# How to avoid slingshot pouch from hitting your hand?



## Jormajonne (Jan 21, 2013)

Hello! I've started shooting with a catapult slingshot recently. (I don't really have any earlier experience of slingshot shooting.) So my problem is that, 90% of the times i shoot my slingshot the pouch hits me in hand, and it hurts quite alot after few shots. So i would like you guys to give me some tips of shooting, and aiming the way that it wouldn't hit the hand so often.

Thanks.

-Jormajonne


----------



## oldmiser (Jan 22, 2014)

Check out the section..art of shooting...you may find your answers there...~AKAOldmiser


----------



## Nicholson (Sep 25, 2012)

heavier ammo will decrease the bandslap quite a bit. if your talking about scraping your hand on the release the twist and tweak method will stop this. old miser is right, the art of shooting section has it all.


----------



## Samurai Samoht (Apr 6, 2013)

Hi Jormajonne,

What you are talking about is what a lot of shooters call hand slaps. If you use the search option on the forum you will come up with quite a bit of info.

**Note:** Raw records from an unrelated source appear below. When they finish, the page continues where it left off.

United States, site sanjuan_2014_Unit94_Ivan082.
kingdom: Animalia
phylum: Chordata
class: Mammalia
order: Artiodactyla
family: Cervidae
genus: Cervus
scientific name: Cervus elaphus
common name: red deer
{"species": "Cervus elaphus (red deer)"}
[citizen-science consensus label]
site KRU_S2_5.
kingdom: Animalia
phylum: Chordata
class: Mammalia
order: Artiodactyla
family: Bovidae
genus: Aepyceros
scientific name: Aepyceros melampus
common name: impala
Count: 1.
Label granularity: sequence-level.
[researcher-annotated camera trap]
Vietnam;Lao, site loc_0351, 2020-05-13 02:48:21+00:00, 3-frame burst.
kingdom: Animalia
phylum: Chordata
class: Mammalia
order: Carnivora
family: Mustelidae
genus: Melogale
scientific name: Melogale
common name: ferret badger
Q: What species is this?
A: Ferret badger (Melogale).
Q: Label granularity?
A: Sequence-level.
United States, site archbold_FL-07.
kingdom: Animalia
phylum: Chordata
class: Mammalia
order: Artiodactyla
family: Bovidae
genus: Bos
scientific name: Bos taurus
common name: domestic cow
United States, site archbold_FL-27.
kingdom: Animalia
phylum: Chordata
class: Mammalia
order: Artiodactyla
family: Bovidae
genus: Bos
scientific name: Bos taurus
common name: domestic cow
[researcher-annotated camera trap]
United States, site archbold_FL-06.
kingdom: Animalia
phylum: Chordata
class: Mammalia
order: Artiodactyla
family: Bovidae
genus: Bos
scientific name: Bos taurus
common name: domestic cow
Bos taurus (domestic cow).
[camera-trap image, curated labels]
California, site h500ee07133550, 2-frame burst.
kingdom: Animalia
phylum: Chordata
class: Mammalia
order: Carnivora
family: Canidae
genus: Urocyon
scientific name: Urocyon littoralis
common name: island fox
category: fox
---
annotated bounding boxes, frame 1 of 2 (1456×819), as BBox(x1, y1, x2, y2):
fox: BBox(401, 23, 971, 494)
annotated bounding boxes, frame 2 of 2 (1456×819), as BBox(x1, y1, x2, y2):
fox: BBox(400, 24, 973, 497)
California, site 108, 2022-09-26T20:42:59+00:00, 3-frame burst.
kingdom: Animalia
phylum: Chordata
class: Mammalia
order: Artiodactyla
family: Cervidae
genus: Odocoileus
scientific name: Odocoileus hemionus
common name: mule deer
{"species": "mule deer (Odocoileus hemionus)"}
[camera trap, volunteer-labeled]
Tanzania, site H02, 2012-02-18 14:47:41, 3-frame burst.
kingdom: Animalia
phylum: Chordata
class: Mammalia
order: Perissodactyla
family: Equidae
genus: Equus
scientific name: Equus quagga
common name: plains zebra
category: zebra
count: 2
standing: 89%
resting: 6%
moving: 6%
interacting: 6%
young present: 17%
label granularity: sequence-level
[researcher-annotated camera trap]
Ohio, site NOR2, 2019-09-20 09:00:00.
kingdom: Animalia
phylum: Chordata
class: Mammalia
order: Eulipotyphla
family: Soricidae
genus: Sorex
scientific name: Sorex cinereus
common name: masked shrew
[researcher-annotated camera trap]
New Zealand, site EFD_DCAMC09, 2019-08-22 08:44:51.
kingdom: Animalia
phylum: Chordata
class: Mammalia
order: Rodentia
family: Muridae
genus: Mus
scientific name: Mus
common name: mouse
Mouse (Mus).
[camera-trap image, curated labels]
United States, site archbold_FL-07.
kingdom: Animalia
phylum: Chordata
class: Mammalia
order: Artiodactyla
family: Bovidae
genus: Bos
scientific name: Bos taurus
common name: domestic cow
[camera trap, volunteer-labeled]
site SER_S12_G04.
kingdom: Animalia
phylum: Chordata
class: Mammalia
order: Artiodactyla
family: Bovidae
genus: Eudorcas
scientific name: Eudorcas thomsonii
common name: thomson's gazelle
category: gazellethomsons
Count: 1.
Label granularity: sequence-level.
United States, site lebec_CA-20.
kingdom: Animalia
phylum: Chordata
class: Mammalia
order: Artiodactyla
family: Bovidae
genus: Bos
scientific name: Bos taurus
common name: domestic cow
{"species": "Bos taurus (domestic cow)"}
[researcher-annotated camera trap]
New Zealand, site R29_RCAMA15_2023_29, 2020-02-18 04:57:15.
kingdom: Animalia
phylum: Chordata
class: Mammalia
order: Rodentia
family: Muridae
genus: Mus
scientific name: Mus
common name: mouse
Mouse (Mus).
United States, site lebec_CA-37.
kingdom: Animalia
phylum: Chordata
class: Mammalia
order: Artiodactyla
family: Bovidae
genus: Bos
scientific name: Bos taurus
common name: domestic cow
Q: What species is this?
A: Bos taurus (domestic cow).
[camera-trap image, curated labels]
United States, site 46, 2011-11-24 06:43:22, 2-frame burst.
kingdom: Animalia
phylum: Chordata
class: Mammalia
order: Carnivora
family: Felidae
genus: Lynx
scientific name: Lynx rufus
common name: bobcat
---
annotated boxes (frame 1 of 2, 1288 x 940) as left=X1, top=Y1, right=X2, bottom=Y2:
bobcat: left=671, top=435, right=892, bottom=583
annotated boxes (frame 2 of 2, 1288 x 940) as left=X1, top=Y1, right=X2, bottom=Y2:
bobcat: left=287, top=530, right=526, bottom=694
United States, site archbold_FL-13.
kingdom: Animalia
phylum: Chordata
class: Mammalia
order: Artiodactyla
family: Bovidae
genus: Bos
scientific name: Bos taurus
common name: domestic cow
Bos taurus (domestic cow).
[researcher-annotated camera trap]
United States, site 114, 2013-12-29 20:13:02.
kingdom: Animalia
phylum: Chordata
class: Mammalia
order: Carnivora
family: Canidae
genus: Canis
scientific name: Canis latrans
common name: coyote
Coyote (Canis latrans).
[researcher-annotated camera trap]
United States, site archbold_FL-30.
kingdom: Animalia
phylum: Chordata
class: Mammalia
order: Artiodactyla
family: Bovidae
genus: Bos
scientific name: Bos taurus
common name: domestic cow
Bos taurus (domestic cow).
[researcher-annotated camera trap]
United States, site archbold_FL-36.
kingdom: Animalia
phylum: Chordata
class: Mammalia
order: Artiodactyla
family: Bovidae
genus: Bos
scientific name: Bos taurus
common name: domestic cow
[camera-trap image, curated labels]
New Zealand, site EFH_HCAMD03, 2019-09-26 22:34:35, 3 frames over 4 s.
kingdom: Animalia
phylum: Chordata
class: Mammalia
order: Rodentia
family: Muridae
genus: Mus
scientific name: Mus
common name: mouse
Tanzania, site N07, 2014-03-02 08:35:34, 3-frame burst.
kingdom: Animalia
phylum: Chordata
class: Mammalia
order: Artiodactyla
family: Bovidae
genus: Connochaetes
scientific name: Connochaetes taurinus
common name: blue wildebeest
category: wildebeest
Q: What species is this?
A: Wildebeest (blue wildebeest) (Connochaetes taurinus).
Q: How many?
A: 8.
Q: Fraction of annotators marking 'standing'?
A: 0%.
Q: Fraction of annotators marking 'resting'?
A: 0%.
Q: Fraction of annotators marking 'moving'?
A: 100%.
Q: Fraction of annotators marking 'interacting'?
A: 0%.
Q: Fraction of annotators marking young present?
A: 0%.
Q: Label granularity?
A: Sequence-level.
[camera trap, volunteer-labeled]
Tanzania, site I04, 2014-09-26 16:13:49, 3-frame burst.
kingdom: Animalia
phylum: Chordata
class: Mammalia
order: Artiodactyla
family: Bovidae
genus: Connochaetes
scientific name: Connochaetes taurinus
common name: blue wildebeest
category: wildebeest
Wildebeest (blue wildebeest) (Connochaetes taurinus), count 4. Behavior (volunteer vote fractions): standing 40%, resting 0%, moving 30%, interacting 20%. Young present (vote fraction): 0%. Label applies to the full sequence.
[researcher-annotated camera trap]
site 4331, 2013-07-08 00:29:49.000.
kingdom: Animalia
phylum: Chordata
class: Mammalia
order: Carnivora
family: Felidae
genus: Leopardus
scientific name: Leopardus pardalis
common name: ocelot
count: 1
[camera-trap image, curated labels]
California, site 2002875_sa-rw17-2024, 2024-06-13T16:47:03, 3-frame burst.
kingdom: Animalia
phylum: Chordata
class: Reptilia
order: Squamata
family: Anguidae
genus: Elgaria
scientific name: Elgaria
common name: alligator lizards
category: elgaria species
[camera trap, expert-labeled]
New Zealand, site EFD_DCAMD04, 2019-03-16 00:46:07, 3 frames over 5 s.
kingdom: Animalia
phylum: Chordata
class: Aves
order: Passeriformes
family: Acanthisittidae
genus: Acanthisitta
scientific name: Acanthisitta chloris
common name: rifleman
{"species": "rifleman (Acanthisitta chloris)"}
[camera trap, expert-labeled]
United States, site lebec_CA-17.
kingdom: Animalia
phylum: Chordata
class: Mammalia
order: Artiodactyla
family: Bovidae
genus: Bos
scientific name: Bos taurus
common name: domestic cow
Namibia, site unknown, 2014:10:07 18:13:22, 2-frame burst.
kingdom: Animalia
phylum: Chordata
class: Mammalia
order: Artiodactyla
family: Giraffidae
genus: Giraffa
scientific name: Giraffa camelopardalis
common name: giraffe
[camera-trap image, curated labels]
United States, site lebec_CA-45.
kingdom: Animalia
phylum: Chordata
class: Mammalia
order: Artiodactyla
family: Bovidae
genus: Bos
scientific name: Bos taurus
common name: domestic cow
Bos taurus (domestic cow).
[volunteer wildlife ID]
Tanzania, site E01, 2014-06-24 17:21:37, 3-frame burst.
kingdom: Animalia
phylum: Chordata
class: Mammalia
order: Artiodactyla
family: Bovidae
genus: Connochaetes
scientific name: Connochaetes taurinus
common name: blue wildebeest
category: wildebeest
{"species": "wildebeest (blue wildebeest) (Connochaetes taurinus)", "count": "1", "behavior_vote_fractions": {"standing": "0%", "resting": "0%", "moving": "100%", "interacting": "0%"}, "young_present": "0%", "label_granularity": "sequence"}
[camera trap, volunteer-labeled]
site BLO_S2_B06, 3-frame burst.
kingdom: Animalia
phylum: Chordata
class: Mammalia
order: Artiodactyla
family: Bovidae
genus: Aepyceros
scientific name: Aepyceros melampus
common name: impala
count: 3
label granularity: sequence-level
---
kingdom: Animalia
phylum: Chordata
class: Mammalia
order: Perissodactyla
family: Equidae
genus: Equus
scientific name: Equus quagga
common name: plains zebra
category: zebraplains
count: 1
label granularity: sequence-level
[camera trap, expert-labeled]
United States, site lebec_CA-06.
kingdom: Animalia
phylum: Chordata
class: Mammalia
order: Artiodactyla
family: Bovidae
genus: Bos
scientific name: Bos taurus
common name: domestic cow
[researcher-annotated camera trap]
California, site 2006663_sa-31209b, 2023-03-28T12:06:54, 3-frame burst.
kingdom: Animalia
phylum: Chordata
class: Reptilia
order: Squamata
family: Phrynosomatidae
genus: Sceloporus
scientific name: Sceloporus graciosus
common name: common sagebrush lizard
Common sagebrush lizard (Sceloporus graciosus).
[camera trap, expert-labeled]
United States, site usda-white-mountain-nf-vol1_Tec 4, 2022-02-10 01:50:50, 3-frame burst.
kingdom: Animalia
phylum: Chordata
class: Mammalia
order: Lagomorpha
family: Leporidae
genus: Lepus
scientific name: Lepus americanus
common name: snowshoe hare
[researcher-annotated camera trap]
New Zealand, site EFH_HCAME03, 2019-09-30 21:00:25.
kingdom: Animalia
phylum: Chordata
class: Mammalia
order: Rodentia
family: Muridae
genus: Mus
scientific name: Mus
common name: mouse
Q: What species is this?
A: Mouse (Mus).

Briefly, what is happening is that there is likely too much energy remaining in the bands because the ammo is too light, therefore it returns to you with a vengence. You could try using less rubber or heavier ammo and find the balance. Or it could be that the pouch is too heavy and might need to be lighter so that it doesn't return to you so viciously. I'm trying to figure this balance out when shooting a PFS right now cuz I have been getting a wicked slap. One simple way to avoid the hand slap issue is to try a slingshot that shoots through the forks (TTF). I don't get any slap when using my Scout or Target Dragon in TTF configuration.

Good luck!

Tom


----------



## slingshooterPT (Feb 22, 2014)

Hi Jormajonne, SamuraiSamoht its true, a couple months ago I have had the same problem, now I`m using heavier ammo and switch from 20 mm doubles to 25 mm singles, also start using a smaller pouch..... if you reduce draw ratio you will also reduce hand slap.

SSPT...


----------